>> START INPUT MATERIAL

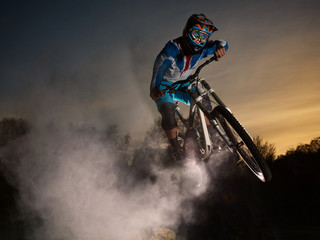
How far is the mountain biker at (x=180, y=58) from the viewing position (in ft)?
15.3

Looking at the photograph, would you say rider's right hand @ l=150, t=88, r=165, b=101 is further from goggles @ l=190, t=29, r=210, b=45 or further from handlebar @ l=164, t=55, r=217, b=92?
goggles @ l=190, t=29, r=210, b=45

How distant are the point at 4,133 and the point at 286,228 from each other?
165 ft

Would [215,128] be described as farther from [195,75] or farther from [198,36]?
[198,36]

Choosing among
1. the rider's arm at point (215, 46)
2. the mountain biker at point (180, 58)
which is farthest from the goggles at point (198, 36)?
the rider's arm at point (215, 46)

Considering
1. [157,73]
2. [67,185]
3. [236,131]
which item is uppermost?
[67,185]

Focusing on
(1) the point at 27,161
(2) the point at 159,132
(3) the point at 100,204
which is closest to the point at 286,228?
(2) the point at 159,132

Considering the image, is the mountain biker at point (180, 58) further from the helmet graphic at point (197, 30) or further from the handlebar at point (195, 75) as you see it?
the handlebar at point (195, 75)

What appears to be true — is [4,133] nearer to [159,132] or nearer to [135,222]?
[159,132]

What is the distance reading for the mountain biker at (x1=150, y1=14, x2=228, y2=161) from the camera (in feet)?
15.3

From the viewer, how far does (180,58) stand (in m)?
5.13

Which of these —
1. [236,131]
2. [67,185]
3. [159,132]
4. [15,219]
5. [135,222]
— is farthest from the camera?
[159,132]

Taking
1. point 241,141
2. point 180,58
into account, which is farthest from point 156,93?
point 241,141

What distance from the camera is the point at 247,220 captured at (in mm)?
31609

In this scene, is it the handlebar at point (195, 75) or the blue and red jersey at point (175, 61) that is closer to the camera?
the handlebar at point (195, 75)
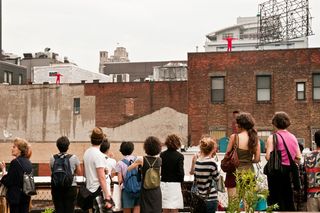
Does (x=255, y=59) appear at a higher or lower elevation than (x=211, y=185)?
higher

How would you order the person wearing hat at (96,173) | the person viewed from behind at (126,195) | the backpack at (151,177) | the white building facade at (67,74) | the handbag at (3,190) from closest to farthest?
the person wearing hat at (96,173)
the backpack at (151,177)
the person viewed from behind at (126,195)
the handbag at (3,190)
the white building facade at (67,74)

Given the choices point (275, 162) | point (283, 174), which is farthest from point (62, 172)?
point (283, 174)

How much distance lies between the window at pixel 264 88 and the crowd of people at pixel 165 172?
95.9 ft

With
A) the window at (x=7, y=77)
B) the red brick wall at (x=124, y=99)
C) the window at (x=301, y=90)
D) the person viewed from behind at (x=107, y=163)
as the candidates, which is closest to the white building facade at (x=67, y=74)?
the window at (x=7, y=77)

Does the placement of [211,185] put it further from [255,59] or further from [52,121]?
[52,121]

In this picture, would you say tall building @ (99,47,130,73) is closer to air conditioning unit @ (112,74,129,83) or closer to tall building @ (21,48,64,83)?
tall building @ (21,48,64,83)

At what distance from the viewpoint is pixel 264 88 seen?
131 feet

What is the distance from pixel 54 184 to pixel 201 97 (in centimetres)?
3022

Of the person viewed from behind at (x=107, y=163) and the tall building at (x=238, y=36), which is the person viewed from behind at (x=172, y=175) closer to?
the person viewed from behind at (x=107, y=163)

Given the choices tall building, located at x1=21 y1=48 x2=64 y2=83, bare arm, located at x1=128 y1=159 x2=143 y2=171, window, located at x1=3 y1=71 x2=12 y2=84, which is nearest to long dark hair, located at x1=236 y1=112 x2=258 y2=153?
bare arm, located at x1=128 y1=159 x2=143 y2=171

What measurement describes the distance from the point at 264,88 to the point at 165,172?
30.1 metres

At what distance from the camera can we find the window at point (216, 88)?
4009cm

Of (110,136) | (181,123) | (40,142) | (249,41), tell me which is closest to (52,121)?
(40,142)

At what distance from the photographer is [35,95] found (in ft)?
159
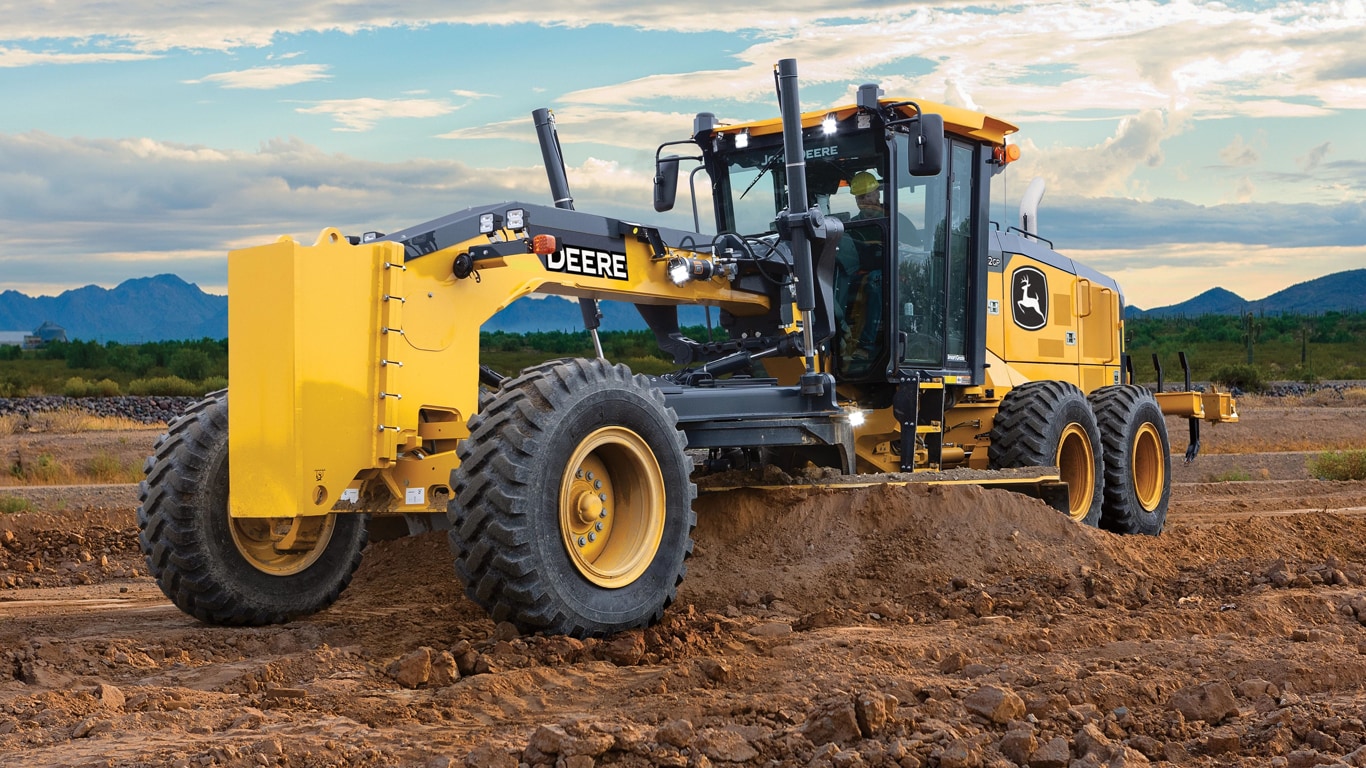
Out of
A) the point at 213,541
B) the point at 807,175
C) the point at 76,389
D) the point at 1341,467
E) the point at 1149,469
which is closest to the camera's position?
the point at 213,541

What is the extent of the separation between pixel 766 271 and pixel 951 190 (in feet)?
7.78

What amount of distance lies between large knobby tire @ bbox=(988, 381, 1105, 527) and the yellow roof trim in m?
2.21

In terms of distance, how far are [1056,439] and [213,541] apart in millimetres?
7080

>> END INPUT MATERIAL

> _WORK TO DO_: Express every line of the rows above as a JSON list of strings, one string per line, leaving out blank lines and the pictures.

> _FULL ANSWER_:
[
  "How far is the mountain biker at (x=180, y=58) from the viewing position (in ft)?",
  "15.3",
  "Looking at the photograph, would you say rider's right hand @ l=150, t=88, r=165, b=101 is further from goggles @ l=190, t=29, r=210, b=45 or further from handlebar @ l=164, t=55, r=217, b=92?",
  "goggles @ l=190, t=29, r=210, b=45",
  "How distant are the point at 4,133 and the point at 286,228 from each other?",
  "165 ft",
  "Would [215,128] be described as farther from [195,75] or farther from [198,36]?",
  "[198,36]",
  "Choosing among",
  "1. the rider's arm at point (215, 46)",
  "2. the mountain biker at point (180, 58)",
  "which is farthest from the goggles at point (198, 36)?",
  "the rider's arm at point (215, 46)",
  "Considering",
  "1. [157,73]",
  "2. [67,185]",
  "3. [236,131]",
  "which item is uppermost?",
  "[67,185]",
  "Focusing on",
  "(1) the point at 27,161",
  "(2) the point at 159,132",
  "(3) the point at 100,204",
  "which is closest to the point at 286,228?",
  "(2) the point at 159,132",
  "Considering the image, is the mountain biker at point (180, 58) further from the helmet graphic at point (197, 30) or further from the handlebar at point (195, 75) as you see it?",
  "the handlebar at point (195, 75)",
  "What appears to be true — is [4,133] nearer to [159,132] or nearer to [135,222]?",
  "[159,132]",
  "What is the distance reading for the mountain biker at (x1=150, y1=14, x2=228, y2=161) from the camera (in feet)?",
  "15.3",
  "From the viewer, how far does (180,58) stand (in m)?",
  "5.13",
  "Which of these —",
  "1. [236,131]",
  "2. [67,185]",
  "3. [159,132]",
  "4. [15,219]",
  "5. [135,222]",
  "— is farthest from the camera?",
  "[159,132]",
  "Taking",
  "1. point 241,141",
  "2. point 180,58",
  "into account, which is farthest from point 156,93?",
  "point 241,141",
  "What distance from the camera is the point at 247,220 captured at (in mm)?",
  "31609",
  "In this scene, is it the handlebar at point (195, 75) or the blue and red jersey at point (175, 61) that is closer to the camera?",
  "the handlebar at point (195, 75)",
  "Does (x=255, y=59) appear at a higher or lower elevation than (x=211, y=185)?",
  "higher",
  "How would you order the person wearing hat at (96,173) | the person viewed from behind at (126,195) | the backpack at (151,177) | the white building facade at (67,74) | the handbag at (3,190) from closest to farthest?",
  "the person wearing hat at (96,173)",
  "the backpack at (151,177)",
  "the person viewed from behind at (126,195)",
  "the handbag at (3,190)",
  "the white building facade at (67,74)",
  "Given the choices point (275, 162) | point (283, 174), which is farthest from point (62, 172)?",
  "point (283, 174)",
  "How much distance lies between the window at pixel 264 88 and the crowd of people at pixel 165 172?",
  "95.9 ft",
  "With",
  "A) the window at (x=7, y=77)",
  "B) the red brick wall at (x=124, y=99)",
  "C) the window at (x=301, y=90)",
  "D) the person viewed from behind at (x=107, y=163)",
  "as the candidates, which is closest to the white building facade at (x=67, y=74)?",
  "the window at (x=7, y=77)",
  "Does the placement of [211,185] put it further from [255,59] or further from [52,121]?",
  "[52,121]",
  "In this picture, would you say tall building @ (99,47,130,73) is closer to air conditioning unit @ (112,74,129,83) or closer to tall building @ (21,48,64,83)?",
  "tall building @ (21,48,64,83)",
  "At what distance from the viewpoint is pixel 264 88 seen?",
  "131 feet",
  "What is the distance from pixel 54 184 to pixel 201 97 (in centimetres)?",
  "3022",
  "Of the person viewed from behind at (x=107, y=163) and the tall building at (x=238, y=36), which is the person viewed from behind at (x=172, y=175) closer to?",
  "the person viewed from behind at (x=107, y=163)",
  "Given the choices tall building, located at x1=21 y1=48 x2=64 y2=83, bare arm, located at x1=128 y1=159 x2=143 y2=171, window, located at x1=3 y1=71 x2=12 y2=84, which is nearest to long dark hair, located at x1=236 y1=112 x2=258 y2=153?",
  "bare arm, located at x1=128 y1=159 x2=143 y2=171",
  "What measurement describes the distance from the point at 264,88 to the point at 165,172?",
  "30.1 metres",
  "At what distance from the camera can we find the window at point (216, 88)?",
  "4009cm",
  "Of (110,136) | (181,123) | (40,142) | (249,41), tell me which is closest to (52,121)?",
  "(40,142)",
  "At what distance from the photographer is [35,95] found (in ft)?",
  "159",
  "Out of",
  "A) the point at 213,541",
  "B) the point at 807,175",
  "C) the point at 76,389",
  "D) the point at 1341,467",
  "E) the point at 1149,469",
  "which is closest to the camera's position?",
  "the point at 213,541",
  "What is the extent of the separation between pixel 766 271 and pixel 951 190 (in feet)?",
  "7.78",
  "What amount of distance lies between large knobby tire @ bbox=(988, 381, 1105, 527) and the yellow roof trim in m?",
  "2.21",
  "In terms of distance, how far are [1056,439] and [213,541] apart in millimetres?",
  "7080"
]